Vous verrez sur notre site, évidemment, mais quels sont ces livres ?
D’abord, Un an de guerre. – J’ai rassemblé mes chroniques facebook de l’année 2022. Celles, donc, de la première année de guerre. La guerre continue et continue encore ; plein de gens me demandaient quand elles seraient publiées, ces chroniques. Fallait-il attendre encore ou publier en même temps celles de 2023 et 24 ? Le livre aurait été impubliable, juste par le poids et la grosseur. Non. Un an de guerre est donc un témoignage, et, je puis le dire, un acte de combat. Et c’est pour ça que nous commencerons par lui.
Ensuite, à l’opposé, on pourrait croire (mais, si on y réfléchit, pas du tout), c’est la traduction de Roméo et Juliette faite par Françoise, – une traduction qui devrait être jouée (je touche du bois) l’année prochaine (2026) par notre ami de trente ans, Patrick Pineau, à la La Scala.

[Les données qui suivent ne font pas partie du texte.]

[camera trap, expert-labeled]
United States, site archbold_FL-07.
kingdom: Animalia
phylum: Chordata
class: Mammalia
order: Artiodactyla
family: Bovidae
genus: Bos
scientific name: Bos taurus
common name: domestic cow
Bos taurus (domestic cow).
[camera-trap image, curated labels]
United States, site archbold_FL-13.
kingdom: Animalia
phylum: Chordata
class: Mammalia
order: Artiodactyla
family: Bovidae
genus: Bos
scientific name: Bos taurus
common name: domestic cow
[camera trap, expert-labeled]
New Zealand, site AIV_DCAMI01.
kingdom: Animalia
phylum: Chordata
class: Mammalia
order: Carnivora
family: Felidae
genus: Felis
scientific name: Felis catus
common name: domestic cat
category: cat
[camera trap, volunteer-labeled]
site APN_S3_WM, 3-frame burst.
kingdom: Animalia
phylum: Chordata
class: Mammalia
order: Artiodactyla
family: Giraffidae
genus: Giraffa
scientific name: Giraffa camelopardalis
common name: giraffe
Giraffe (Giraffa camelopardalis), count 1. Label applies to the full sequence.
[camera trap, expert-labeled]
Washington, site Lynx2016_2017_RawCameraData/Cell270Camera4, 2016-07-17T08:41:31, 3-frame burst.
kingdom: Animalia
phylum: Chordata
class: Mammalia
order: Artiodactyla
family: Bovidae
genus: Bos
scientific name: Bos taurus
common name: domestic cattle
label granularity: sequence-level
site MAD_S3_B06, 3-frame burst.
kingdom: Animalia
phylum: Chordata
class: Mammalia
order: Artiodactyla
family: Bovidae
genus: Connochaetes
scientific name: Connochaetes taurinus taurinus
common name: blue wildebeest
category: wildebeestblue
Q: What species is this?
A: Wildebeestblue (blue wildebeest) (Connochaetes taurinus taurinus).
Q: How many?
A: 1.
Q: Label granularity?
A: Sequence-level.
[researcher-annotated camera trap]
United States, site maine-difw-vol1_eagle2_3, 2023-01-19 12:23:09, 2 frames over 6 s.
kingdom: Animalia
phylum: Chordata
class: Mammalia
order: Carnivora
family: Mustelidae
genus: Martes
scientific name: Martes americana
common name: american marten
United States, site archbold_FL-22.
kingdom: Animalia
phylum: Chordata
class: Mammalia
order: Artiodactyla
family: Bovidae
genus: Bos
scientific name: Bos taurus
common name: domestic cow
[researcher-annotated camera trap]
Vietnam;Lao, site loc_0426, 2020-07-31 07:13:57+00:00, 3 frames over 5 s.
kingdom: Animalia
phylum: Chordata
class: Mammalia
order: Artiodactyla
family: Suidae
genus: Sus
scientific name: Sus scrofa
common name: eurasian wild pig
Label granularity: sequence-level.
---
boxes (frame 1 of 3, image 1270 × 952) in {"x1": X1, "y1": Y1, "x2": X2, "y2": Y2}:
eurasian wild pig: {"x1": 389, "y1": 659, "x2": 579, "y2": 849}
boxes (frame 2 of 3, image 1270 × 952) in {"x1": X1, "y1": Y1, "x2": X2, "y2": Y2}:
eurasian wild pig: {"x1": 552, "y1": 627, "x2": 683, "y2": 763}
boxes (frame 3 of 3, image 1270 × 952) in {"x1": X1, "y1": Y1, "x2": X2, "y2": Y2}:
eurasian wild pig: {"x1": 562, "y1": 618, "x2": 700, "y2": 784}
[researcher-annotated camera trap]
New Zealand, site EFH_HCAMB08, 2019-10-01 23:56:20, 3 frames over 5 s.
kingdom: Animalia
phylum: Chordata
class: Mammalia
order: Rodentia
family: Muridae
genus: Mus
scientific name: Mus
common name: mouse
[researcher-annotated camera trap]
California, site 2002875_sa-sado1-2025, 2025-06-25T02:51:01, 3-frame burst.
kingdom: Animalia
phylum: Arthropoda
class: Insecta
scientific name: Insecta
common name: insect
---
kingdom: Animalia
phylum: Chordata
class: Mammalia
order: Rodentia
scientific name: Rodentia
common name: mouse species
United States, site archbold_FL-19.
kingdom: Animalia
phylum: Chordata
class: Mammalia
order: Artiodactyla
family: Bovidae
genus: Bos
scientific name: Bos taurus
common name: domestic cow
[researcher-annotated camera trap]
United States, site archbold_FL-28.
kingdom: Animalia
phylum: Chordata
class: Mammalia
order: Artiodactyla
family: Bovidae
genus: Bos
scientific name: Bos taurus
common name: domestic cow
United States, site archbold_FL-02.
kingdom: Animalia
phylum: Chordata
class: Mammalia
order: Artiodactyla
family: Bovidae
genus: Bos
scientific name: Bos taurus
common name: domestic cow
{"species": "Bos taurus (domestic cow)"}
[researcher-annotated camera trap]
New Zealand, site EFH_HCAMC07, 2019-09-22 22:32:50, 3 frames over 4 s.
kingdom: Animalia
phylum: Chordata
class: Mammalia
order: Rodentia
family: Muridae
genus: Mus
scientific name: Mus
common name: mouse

Une traduction qui, étrangement ou non, est la première en France, pour une pièce que l’on connaît dans le monde entier, à prendre en compte la forme : le fait qu’elle s’ouvre sur un sonnet et qu’au moment où Roméo et Juliette se découvrent, ils créent un sonnet. – Françoise s’est prise de passion pour la pièce, elle l’a traduite en moins d’un mois. Et c’était quelque chose de voir ça. – Vous verrez.
D’autant plus si vous avez lu nos Sonnets de Shakespeare, publiés voilà déjà deux ans. Et si vous lisez un autre livre, qui paraît cette année, un livre de Françoise : Clair Soleil des esprits , qui est une grande première pour nous. Un choix de poèmes – majoritairement des sonnets, mais pas que – des contemporains de Shakespeare en France, de cet âge d’or de la poésie que fut l’époque dite baroque, de ces poèmes qui irriguent les livres écrits par Françoise elle-même, ceux de Sur champ de sable ou Pluie et L’Oiseau-loup. C’est, en redécouvrant des auteurs comme Philippe Desportes, Étienne Durand ou le cardinal Du Perron, une autre façon de traverser le temps, – par cercles concentriques, par échos rayonnants.
Le quatrième livre est La Quatrième Prose d’Ossip Mandelstam. Un texte que j’avais traduit, voilà près de trente ans, pour les éditions Christian Bourgois, qui est resté pendant des années et des années introuvables, et que j’ai entièrement refait, repensé. C’est, après une accusation ignominieuse de plagiat pour la traduction de Till Ulenspiegel(due à une bourde de l’éditeur), le moment de bascule pour Mandelstam. Sa quête de justice, et cette rage qui le possède au moment où il comprend la lâcheté des autres, et, du coup, avec la certitude de l’issue – qui ne pouvait qu’être la mort –, celui où, jugeant et le régime et ses collègues, il peut se remettre à écrire de la poésie. Surtout, c’est à partir de l’indignation et de la langue de ce texte que Boulgakov va créer le personnage du Maître dans Le Maître et Marguerite(le personnage n’apparaît dans ses brouillons qu’à partir de 1934, après l’arrestation de Mandelstam pour le poème contre Staline dont vous lirez la traduction en conclusion du volume).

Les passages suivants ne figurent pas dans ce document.